Big Bang Theory, currently accepted explanation of the beginning of the universe. The big bang theory proposes that the universe was once extremely compact, dense, and hot. Some original event, a cosmic explosion called the big bang, occurred about 10 billion to 20 billion years ago, and the universe has since been expanding and cooling.
The theory is based on the mathematical equations, known as the field equations, of the general theory of relativity set forth in 1915 by Albert Einstein.In 1922 Russian physicist Alexander Friedmann provided a set of solutions to the field equations. These solutions have served as the framework for much of the current theoretical work on the big bang theory.
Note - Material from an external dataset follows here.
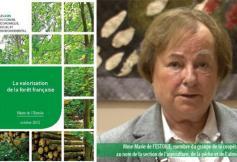 Vote de l'avis sur la valorisation de la forêt française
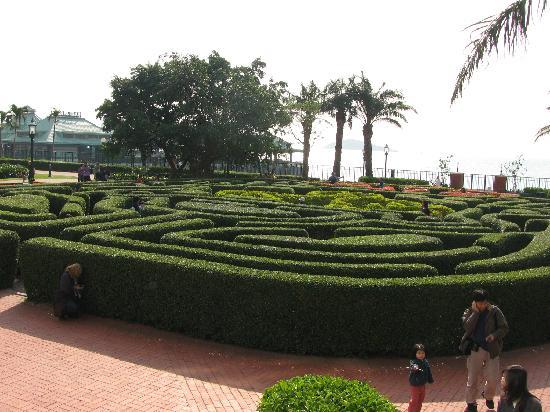 Disney's Hollywood Hotel: Fun at the maze at DH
American astronomer Edwin Hubble provided some of the greatest supporting evidence for the theory with his 1929 discovery that the light of distant galaxies was universally shifted toward the red end of the spectrum. This proved that the galaxies were moving away from each other. He found that galaxies farther away were moving away faster, showing that the universe is expanding uniformly. However, the universe's initial state was still unknown.
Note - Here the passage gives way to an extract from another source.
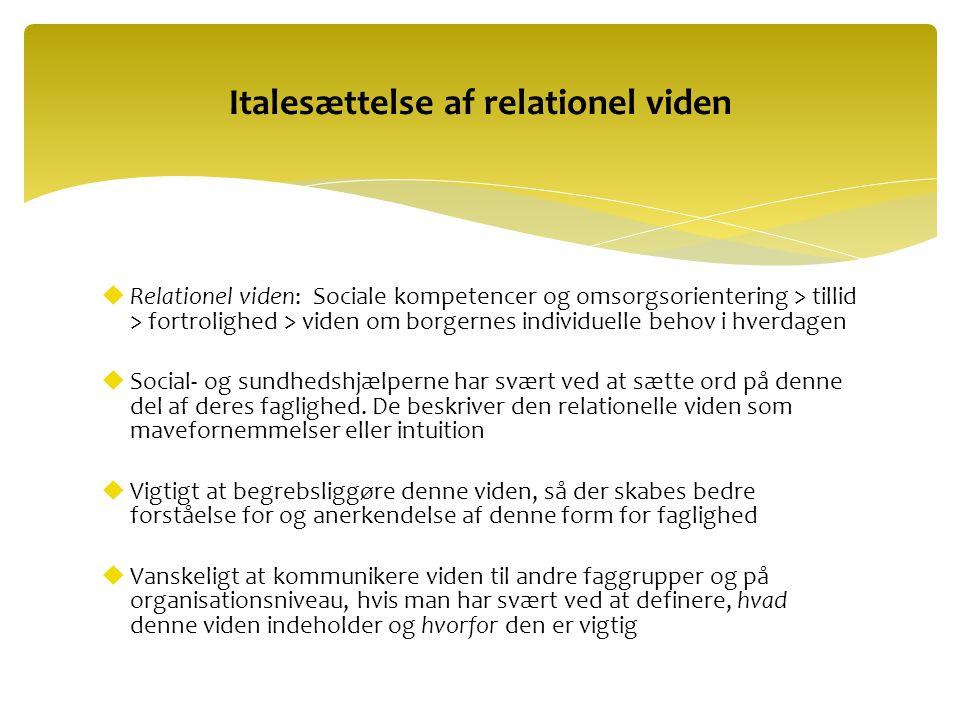 Italesættelse af relationel viden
In the 1940s Russian American physicist George Gamow worked out a theory that fit with Friedmann's solutions in which the universe expanded from a hot, dense state. In 1950 British astronomer Fred Hoyle, in support of his own opposing steady-state theory, referred to Gamow's theory as a mere "big bang," but the name stuck. Indeed, a contest in the 1990s by Sky & Telescope magazine to find a better (perhaps more dignified) name did not produce one.